Chapter 2 - Spatial Subsetting
2025-04-02
Source:vignettes/articles/2.2-SpatialSubsets.Rmd
2.2-SpatialSubsets.Rmd
Chapter 2: Spatial Subsetting: KBA’s and Priority Places
Authors: Dimitrios Markou, Danielle Ethier
2.0 Learning Objectives
By the end of Chapter 2 - Spatial Subsetting, users will know how to:
- Import and map polygon boundary files based on attributes
- Reproject NatureCounts data to the coordinate reference system of your spatial layer
- Spatially filter and map NatureCounts data for an area of interest
- Read, process, and visualize spatial vector data within areas of significant conservation potential: Key Biodiversity Areas (KBAs) and Priority Places for Species at Risk.
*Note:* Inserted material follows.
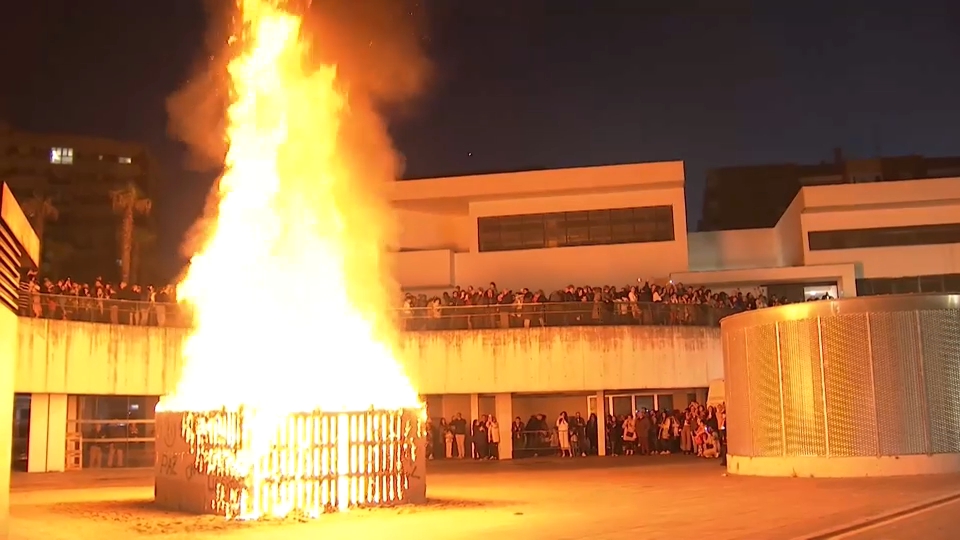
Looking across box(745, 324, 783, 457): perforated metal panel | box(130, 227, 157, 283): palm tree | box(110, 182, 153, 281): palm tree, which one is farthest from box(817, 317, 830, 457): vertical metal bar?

The data used in this tutorial are downloaded from NatureCounts, the KBA Canada Map Viewer, and the Priority Places - Open Government Portal. You will save the downloaded shapefiles to your working directory.
To view your working directory.
getwd()
This R tutorial requires the following packages:
2.1 Key Biodiversity Areas
Example 2a - You are interested in assessing the spatial distribution of Wood Ducks (Ontario Breeding Bird Atlas data) across the KBAs found within the province of Ontario.
Navigate the the KBA Canada Map
Viewer and filter the data for Ontario using the left hand
Province/Territory
filter. Then select ‘Download’. You will
want to select both csv
and shp
for this
example.
We can read in our KBA polygons using the sf
package
once it is in your working directory. The downloaded files was renamed
for this example so you will need to change the code to match your file
name.
ontario_kba <- st_read("ontario_kba.shp")
sf
objects are stored in R as a spatial dataframe which
contains the attribute table of the vector along with the geometry type.
When we examine the dataframe, it looks like there are many duplicate
entries including duplicate geometries (vertices). To clean this up, we
can apply the st_make_valid()
and distinct()
functions to our spatial dataframe:
ontario_kba <- ontario_kba %>% st_make_valid() %>% distinct()
Our spatial data is also accompanied by a CSV file that contains additional useful attributes (landcover, species, etc) concerning our KBAs. Let’s read in the accompanying CSV file for our KBA layer.
kba_attributes <- read.csv("ontario_kba.csv")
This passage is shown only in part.